Your midwife may have already recommended a good multi vitamin tablet, with folic acid to help the developing baby, but it is also said that taking Vitamin B6 could help to ease the symptoms of morning sickness too. Doctors believe that a mix of hormones and a lack of this vitamin is the cause of nausea and sickness in pregnancy, and studies have shown that women who take a supplement experience a reduction in symptoms.

Most women are able to get enough vitamin B6 just by making a few dietary adjustments. Foods rich in the vitamin include bananas, nuts, green beans, carrots, cauliflower, potatoes, lean meats, and fish. If you think that you need a supplement, speak to your GP who can prescribe the correct dosage for you.

Acupuncture*

Pregnancy is certainly no time to be squeamish when it comes to needles (they’ll be taking lots of blood from you over the coming weeks!) so for those with nerves of steel, acupuncture might be worth a try. It can help to regulate the enormous changes that occur in the body during the early stages of pregnancy and many women swear by this alternative therapy.
Acupuncture works by restoring balance in the body and dealing with blockages to what the Chinese call qi. It’s an ancient practise that many swear has helped them with the symptoms of morning sickness, even in it’s severest form (Hypermesis Gravidarum). Added to this, many say that acupuncture can be used to treat heartburn, hemorrhoids and sciatica pain.

Acupressure*

Like acupuncture, acupressure has been shown to relieve symptoms of morning sickness, even when it is very severe.
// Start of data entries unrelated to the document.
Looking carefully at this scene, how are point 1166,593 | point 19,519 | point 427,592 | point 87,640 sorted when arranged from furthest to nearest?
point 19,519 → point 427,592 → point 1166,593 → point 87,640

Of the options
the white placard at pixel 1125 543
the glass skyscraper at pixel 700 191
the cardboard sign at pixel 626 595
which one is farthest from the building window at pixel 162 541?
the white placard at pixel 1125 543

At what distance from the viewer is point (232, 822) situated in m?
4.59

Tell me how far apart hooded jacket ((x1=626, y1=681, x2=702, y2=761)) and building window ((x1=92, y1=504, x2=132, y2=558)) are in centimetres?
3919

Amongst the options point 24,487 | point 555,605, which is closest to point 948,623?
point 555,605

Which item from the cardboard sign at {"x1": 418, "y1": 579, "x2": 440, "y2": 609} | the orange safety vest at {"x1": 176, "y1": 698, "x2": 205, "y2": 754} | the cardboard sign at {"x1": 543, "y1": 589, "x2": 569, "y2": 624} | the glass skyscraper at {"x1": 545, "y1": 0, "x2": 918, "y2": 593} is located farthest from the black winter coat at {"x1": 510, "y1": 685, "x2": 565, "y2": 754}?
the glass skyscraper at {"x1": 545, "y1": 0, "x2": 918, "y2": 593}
It works by applying pressure on certain points in the body, and can also help to relieve back pain and other ailments too. Many women swear by the acupressure bands that are easily found in most chemists (used mainly to treat travel sickness).

*It is essential that your practitioner during your acupressure and acupuncture sessions is fully trained and qualified to work with pregnant women. Your treatment should not take more than one hour, and make sure you speak to your midwife immediately if you experience pain or contractions following your treatment.

Reflexology

Reflexology is another ancient practise, use to treat illness and based on the theory that certain areas on the hands and feet are linked to other parts of the body. By applying pressure to certain points, reflexology can relieve pain and symptoms of sickness in other areas. Lots of women swear by the power of reflexology to ease symptoms of morning sickness, so it could be worth a visit if you’re suffering. Experts believe that symptoms of depression and anxiety can also be treated successfully. However, it is also worth noting that some women have reported symptoms temporarily worsening after a session of reflexology, before improvement has been noted. It’s vital that you inform your practitioner that you are pregnant so that appropriate treatment can be administered.

Reduce stress

An easy enough tip to give, but not always so easy to administer. Studies have found that women who experience stress during their pregnancy are more likely to suffer from morning sickness and nausea, and those who do find that their symptoms worsen when they are feeling under pressure. If this sounds like you, it’s important to take some time for relaxation when you can. Try the following:

● Prenatal yoga/ pilates
● Gentle exercise such as swimming or walking
● Meditation
● Take regular naps
● Avoid stressful situations where you can, and cut down on work hours if you’re able to
By reducing stress, you may be able to reduce symptoms of morning sickness too, so make sure that those around you are away of your need to rest as much as you can.

Water

Nature’s life force. A dehydrated body does not function well, and if you are vomiting during pregnancy it is even more important to replace lost fluids. Water is essential for well-being whether you are pregnant or not,so it’s a great idea to always keep a bottle with you wherever you go.

Eat well and often

Your diet during pregnancy is very important, and more so if you’re suffering from morning sickness. No doubt there are times where eating is the last thing on your mind, but it’s important to keep your strength up. While we agree that eating whatever you can stomach is probably the most tempting solution, do try to look at other alternatives if all you are craving is junk food or worse. Greasy, fatty food is known to worsen symptoms of morning sickness, so avoid these foods if you can.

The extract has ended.